* START Document section *

I agree with others on this thread that adding new files (or changing 
existing ones) should always trigger a new dataset version.

It does not appear you are receiving a final "SUCCESS" or failure 
message when publishing to the Gateway (with esgpublish --publish).  
Please try increasing your "polling" levels in your $ESGINI file.  Eg:

hessian_service_polling_delay = 10
hessian_service_polling_iterations = 500

You should see a final "SUCCESS" or "ERROR" with Java trace output at 
the termination of the command.

I've reviewed the Thredds catalog for the dataset you note below:

  
http://esgdata.gfdl.noaa.gov/thredds/esgcet/1/cmip5.output1.NOAA-GFDL.GFDL-CM3.historical.mon.atmos.Amon.r1i1p1.v2.xml

There appear to be multiple instances of certain files within the 
catalog which is a problem.  The Gateway publish will fail if a 
particular file (URL) is referenced multiple times with differing 
metadata.  An example is:

  
*/gfdl_dataroot/NOAA-GFDL/GFDL-CM3/historical/mon/atmos/Amon/r1i1p1/v20110601/rtmt/rtmt_Amon_GFDL-CM3_historical_r1i1p1_186001-186412.nc

This file appears as two separate file versions in the Thredds catalog 
(one with id ending in ".nc" and another with ".nc_0").  There should be 
only one reference to this file URL in the catalog.

* END Document section *
* START Given data *

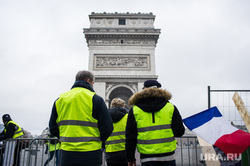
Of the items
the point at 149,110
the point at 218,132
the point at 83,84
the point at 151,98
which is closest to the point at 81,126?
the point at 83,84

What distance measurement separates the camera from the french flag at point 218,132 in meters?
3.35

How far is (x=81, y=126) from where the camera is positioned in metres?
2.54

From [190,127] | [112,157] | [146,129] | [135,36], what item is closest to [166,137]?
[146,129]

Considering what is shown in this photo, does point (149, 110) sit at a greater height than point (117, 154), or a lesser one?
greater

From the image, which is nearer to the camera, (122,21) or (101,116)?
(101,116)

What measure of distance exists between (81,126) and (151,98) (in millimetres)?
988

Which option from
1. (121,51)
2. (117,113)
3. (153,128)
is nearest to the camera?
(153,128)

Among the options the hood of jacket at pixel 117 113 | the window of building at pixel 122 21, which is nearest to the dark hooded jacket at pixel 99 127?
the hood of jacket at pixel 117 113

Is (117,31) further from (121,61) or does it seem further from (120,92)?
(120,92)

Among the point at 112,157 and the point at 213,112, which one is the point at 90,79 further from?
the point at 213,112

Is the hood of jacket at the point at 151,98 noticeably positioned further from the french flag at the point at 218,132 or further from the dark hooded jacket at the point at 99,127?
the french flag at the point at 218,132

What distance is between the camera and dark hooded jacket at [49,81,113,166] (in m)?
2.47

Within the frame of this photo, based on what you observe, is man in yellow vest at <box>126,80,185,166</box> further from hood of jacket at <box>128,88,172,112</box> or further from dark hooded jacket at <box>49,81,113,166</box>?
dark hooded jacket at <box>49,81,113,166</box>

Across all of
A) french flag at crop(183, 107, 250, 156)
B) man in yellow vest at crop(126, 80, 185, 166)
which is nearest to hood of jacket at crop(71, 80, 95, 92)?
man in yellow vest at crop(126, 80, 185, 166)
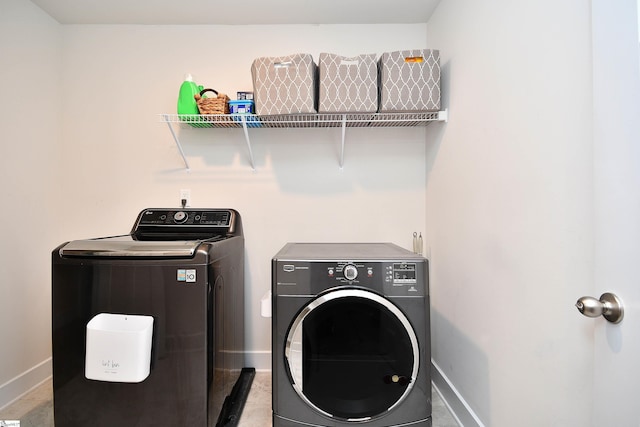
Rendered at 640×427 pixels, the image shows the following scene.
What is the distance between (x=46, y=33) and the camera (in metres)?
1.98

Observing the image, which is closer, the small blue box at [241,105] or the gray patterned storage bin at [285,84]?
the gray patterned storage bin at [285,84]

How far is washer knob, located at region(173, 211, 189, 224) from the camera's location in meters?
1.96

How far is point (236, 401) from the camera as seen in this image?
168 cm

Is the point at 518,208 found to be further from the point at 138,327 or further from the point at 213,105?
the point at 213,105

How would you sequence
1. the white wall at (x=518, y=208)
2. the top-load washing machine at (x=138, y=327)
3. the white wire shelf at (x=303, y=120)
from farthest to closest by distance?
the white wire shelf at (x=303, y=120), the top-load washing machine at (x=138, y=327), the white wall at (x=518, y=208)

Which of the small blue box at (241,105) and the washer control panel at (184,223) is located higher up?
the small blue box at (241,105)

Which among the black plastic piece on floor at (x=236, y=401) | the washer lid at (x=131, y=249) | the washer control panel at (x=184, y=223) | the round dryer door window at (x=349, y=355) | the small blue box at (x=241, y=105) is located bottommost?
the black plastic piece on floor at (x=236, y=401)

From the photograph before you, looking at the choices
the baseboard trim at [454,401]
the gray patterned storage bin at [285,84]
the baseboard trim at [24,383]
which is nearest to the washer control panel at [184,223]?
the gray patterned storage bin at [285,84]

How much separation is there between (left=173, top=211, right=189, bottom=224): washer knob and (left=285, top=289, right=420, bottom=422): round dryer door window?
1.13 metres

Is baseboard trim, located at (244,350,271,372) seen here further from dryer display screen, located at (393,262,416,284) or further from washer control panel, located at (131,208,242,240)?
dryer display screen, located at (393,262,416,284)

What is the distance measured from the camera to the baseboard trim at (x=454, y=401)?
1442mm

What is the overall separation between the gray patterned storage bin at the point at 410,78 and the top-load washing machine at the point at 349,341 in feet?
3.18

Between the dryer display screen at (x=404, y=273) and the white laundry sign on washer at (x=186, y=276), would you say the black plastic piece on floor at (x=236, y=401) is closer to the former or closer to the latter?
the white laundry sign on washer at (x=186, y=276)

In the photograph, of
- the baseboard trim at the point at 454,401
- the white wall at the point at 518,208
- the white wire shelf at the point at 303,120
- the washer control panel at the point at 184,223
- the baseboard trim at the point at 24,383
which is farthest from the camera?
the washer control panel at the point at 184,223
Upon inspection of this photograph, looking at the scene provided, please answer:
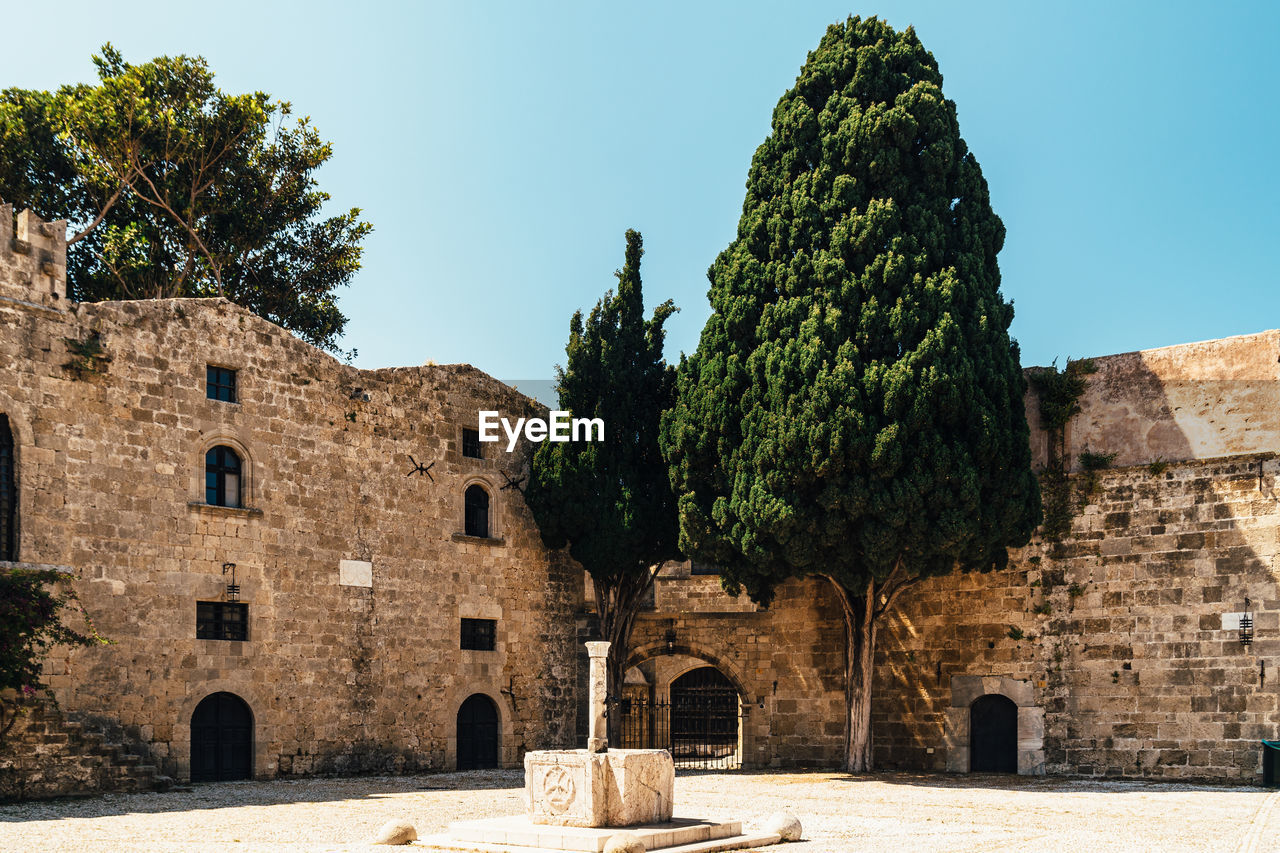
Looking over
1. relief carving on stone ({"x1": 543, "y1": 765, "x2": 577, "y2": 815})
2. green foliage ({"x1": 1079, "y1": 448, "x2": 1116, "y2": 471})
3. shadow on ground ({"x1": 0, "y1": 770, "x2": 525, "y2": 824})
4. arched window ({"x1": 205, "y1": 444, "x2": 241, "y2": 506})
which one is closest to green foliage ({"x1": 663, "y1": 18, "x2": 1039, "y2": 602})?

* END Given data *

• _Problems to solve_
**A)** In the forum reply about Gateway publishing, what happens to the Gateway publish if a particular file URL is referenced multiple times with differing metadata?
**B)** List each distinct string that appears inside double quotation marks in the forum reply about Gateway publishing, in order of first appearance.

• _Task-by-task solutions_
**A)** The Gateway publish will fail.

**B)**
SUCCESS
polling
ERROR
.nc
.nc_0